O caso chegou ao Superior Tribunal de Justiça, que em decisão unânime definiu: "a competência penal da Justiça Federal restringe-se às hipóteses em que as infrações penais são perpetradas em detrimento de bens, serviços ou interesses da União, de suas autarquias ou empresas públicas [...] Não se verificando que a suposta conduta criminosa tenha causado qualquer prejuízo ou lesionado serviço da EBCT, mas tão somente o serviço de responsabilidade do Banco do Brasil S.A., instituição financeira contratante do serviço postal, é de se reconhecer a competência da Justiça Estadual para o julgamento da ação penal.”

Confira abaixo a decisão na íntegra (os nomes das partes foram substituídos pelas iniciais).

SUPERIOR TRIBUNAL DE JUSTIÇA

CONFLITO DE COMPETÊNCIA Nº 129.804 - PB (2013/0300560-9)

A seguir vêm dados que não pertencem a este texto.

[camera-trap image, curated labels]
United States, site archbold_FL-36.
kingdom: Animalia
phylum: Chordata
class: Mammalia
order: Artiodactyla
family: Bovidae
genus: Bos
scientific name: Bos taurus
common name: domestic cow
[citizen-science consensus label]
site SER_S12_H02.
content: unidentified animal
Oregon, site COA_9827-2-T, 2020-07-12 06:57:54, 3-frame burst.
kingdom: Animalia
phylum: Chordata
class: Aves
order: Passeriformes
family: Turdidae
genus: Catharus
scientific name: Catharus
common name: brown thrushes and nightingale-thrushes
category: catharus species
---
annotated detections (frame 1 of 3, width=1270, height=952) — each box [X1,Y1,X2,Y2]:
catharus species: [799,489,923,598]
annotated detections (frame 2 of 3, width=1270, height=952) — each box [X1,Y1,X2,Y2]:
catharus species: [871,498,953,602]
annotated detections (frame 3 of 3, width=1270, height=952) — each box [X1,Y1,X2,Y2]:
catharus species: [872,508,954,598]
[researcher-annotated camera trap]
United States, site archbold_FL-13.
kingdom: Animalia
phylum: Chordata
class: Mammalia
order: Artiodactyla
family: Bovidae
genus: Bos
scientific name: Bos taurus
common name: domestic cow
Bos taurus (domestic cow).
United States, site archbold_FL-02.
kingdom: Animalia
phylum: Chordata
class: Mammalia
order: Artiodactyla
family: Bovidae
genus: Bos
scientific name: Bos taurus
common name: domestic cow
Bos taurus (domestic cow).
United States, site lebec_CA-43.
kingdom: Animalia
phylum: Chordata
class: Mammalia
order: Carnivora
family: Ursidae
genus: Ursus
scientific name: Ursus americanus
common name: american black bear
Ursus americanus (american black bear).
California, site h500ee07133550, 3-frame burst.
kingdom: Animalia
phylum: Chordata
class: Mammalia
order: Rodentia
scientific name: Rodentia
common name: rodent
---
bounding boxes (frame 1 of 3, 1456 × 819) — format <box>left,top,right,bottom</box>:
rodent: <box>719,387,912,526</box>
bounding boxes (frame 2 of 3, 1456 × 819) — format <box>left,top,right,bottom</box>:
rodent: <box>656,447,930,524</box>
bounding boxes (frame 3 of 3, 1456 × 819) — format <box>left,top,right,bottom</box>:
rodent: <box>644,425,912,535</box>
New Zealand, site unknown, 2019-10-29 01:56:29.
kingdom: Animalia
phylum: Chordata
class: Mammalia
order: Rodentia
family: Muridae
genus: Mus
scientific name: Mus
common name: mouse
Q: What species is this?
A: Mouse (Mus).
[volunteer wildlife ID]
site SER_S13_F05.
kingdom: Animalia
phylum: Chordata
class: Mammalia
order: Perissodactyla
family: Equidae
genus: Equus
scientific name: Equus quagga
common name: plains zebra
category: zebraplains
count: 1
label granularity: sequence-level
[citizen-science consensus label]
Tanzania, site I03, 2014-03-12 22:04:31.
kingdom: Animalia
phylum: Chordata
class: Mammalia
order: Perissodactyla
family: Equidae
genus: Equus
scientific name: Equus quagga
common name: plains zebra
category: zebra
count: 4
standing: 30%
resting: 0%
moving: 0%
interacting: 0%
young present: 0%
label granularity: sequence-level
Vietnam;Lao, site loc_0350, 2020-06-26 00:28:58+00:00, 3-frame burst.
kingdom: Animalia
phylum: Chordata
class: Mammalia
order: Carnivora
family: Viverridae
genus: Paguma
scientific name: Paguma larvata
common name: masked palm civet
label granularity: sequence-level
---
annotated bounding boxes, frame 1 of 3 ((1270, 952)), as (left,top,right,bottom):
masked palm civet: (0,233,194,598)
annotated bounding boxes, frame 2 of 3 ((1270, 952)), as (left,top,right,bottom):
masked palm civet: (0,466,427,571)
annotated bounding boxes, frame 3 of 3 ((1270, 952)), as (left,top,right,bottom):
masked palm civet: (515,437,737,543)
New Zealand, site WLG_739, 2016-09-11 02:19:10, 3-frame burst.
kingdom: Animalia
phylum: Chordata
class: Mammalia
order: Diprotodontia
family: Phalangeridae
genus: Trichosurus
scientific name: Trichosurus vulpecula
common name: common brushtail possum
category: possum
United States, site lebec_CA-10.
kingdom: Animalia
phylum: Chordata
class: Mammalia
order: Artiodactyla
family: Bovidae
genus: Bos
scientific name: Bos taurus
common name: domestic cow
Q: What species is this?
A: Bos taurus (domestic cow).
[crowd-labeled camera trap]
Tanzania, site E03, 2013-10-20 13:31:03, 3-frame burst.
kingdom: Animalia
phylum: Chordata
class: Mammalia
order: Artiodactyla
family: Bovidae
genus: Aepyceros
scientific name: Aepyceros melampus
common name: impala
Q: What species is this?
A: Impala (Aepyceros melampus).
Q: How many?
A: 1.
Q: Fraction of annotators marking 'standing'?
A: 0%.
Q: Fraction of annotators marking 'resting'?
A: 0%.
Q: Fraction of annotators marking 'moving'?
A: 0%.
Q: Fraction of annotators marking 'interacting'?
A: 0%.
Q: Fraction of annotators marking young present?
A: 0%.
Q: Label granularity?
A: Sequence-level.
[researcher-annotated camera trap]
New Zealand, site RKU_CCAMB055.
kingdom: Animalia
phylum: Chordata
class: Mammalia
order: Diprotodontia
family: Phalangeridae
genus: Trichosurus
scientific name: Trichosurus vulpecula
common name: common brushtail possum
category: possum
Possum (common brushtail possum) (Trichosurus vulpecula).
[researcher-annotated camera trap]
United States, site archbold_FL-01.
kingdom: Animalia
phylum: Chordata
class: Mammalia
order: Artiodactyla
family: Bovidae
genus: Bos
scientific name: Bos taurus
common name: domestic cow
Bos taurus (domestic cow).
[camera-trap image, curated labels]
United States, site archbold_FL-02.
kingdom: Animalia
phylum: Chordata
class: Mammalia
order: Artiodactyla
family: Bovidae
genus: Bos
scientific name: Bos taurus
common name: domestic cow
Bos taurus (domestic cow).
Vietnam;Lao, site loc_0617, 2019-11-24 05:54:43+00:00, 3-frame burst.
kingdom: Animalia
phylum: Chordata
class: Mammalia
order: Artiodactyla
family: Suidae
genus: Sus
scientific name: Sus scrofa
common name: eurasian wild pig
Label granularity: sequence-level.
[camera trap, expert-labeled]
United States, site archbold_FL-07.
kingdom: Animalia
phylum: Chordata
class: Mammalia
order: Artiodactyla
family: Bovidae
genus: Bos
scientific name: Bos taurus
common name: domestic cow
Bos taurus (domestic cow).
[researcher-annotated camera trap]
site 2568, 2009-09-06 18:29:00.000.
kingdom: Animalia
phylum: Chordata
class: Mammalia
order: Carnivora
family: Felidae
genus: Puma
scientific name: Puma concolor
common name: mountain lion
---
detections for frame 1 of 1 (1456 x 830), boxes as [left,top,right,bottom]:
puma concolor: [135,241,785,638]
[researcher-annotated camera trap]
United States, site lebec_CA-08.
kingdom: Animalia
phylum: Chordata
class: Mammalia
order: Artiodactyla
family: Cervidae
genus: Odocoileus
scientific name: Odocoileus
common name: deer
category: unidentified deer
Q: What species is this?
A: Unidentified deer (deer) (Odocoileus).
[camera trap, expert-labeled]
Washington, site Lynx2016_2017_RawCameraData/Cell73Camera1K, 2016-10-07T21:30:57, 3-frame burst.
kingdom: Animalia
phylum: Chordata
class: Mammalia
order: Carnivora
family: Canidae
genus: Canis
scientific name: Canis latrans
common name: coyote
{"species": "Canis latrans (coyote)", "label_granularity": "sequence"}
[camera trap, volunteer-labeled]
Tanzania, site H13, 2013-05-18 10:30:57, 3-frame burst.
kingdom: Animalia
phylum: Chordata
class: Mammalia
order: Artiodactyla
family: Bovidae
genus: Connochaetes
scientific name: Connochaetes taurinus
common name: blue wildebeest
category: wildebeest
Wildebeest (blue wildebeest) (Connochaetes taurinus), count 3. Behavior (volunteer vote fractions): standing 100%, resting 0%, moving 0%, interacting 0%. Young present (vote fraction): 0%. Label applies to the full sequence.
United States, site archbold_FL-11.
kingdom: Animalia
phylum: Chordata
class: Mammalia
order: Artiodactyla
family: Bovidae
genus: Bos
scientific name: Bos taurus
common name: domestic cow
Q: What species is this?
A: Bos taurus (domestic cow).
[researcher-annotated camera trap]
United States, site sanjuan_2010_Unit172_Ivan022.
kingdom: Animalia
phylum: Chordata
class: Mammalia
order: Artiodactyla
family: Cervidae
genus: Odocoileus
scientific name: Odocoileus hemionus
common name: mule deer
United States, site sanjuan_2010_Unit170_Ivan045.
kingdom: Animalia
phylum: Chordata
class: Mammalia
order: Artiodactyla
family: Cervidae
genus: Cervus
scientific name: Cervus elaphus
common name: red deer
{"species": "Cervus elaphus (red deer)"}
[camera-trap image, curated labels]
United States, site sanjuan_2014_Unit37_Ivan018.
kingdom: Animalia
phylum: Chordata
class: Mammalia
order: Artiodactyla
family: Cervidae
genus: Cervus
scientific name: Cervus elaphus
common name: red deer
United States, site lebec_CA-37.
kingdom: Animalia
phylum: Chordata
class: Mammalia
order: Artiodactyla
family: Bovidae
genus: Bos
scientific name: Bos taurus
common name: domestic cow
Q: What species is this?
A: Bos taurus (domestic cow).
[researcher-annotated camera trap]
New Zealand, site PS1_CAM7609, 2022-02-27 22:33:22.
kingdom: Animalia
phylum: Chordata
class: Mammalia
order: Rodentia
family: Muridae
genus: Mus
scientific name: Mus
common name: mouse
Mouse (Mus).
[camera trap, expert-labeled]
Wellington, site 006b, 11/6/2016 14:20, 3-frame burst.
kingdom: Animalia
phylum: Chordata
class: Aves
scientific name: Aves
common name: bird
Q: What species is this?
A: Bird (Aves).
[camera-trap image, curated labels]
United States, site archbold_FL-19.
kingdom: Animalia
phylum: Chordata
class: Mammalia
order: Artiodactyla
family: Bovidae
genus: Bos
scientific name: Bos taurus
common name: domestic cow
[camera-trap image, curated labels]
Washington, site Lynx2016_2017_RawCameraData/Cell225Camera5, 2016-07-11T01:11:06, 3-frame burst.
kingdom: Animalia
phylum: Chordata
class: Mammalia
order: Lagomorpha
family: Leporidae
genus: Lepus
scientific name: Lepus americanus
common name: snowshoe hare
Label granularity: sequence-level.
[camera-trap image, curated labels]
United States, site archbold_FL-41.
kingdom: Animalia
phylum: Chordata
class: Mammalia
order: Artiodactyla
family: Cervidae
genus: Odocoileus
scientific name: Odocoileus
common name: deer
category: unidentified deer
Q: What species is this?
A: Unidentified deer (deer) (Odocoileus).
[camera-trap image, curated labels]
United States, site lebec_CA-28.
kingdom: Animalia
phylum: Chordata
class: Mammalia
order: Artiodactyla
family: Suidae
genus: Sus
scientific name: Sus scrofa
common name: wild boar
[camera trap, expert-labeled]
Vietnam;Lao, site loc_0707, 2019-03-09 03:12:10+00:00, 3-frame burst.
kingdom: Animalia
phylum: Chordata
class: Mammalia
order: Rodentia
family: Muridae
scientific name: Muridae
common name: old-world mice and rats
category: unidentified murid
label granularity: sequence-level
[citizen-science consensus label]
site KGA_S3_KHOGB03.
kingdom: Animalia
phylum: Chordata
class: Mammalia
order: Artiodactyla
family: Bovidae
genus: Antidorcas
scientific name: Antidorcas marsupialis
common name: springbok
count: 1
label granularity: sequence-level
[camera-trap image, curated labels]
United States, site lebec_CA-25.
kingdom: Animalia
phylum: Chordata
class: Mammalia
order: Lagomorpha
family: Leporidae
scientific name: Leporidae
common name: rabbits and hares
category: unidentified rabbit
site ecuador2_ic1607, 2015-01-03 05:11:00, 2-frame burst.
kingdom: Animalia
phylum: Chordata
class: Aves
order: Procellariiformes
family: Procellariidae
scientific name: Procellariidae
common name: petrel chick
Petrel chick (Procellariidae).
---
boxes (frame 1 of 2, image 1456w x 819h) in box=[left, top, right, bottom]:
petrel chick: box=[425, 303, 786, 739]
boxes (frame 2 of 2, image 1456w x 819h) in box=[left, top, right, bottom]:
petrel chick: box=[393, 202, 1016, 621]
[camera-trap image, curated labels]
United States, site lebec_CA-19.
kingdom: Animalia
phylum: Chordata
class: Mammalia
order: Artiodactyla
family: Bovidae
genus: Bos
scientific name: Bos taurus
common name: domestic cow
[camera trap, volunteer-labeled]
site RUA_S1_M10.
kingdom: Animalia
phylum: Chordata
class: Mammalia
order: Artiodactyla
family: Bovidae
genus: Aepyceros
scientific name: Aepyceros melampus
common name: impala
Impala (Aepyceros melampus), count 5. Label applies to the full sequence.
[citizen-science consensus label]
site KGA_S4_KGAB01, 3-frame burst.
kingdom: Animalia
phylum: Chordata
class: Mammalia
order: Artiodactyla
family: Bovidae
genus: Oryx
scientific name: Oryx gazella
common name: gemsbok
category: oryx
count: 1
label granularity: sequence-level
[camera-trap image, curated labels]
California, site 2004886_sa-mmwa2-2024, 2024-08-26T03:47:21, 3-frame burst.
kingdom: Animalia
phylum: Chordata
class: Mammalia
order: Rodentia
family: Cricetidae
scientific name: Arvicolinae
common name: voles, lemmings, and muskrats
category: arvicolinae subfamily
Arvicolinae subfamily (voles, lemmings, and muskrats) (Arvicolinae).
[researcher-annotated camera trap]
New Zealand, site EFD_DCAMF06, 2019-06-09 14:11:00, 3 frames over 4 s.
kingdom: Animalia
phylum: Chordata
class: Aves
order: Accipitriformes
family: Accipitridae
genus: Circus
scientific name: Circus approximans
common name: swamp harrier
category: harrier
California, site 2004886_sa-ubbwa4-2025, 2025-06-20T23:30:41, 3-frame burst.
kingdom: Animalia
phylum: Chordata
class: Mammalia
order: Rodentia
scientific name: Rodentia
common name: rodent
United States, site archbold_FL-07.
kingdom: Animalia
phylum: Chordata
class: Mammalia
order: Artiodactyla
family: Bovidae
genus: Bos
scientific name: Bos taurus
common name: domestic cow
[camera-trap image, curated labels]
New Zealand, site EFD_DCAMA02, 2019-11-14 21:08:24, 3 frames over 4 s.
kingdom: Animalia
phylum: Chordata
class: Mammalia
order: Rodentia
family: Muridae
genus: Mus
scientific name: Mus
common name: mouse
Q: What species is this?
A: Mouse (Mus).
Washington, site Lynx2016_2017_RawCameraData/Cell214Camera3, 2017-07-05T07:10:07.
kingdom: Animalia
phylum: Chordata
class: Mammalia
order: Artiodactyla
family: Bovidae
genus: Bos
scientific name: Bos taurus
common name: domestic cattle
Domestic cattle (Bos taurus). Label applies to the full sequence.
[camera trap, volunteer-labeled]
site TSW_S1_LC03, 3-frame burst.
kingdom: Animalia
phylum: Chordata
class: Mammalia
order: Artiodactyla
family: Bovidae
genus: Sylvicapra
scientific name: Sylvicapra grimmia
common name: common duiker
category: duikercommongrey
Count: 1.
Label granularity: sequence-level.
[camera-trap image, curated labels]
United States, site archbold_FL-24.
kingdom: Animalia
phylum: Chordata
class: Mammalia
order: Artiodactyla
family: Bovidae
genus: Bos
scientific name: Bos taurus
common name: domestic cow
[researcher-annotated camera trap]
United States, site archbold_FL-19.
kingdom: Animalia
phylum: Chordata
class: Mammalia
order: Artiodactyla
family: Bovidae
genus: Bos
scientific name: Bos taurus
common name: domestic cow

RELATOR : MINISTRO REYNALDO SOARES DA FONSECA

SUSCITANTE : JUÍZO FEDERAL DA 8º VARA DA SEÇÃO JUDICIÁRIA DO ESTADO DA PARAÍBA

SUSCITADO : JUÍZO DE DIREITO DA 1º VARA DE SOUSA - PB

INTERES. : JUSTIÇA PÚBLICA

INTERES. : J. A. A.

INTERES. : R. B. D. A. J.

INTERES. : D. M. D. S.

EMENTA

CONFLITO DE COMPETÊNCIA. AÇÃO PENAL. TENTATIVA DE ESTELIONATO E USO DE DOCUMENTO FALSO. ABERTURA DE CONTA CORRENTE COM DOCUMENTO FALSO EM AGÊNCIA DOS CORREIOS E TELÉGRAFOS QUE FUNCIONAVA COMO BANCO POSTAL (BANCO DO BRASIL S/A). PREJUÍZO ECONÔMICO EVENTUAL SUPORTADO PELO BANCO DO BRASIL. INEXISTÊNCIA DE OFENSA DIRETA A INTERESSE, BEM OU SERVIÇO TÍPICO PRESTADO PELA EBCT. COMPETÊNCIA DA JUSTIÇA ESTADUAL.

1. Se cabe à instituição financeira contratante dos serviços do Banco Postal (in casu o Banco do Brasil S/A) a responsabilidade pelos serviços bancários disponibilizados pela EBCT a seus clientes e usuários, ressalta nítido que eventual lesão decorrente da abertura de conta corrente por meio da utilização de documento falso atingiria o patrimônio e os serviços do Banco do Brasil S/A e não da Empresa Brasileira de Correios e Telégrafos – EBCT ou dos serviços típicos de sua atividade fim. Tanto é assim que, caso a empreitada delituosa tivesse tido êxito, os prejuízos decorrentes da abertura de conta corrente na agência do Banco Postal seriam suportados pelo Banco do Brasil S/A. Precedente desta Corte: HC n. 96.684/BA, rel. Min. MARIA THEREZA DE ASSIS MOURA, 6ª Turma, julgado em 5/8/2010.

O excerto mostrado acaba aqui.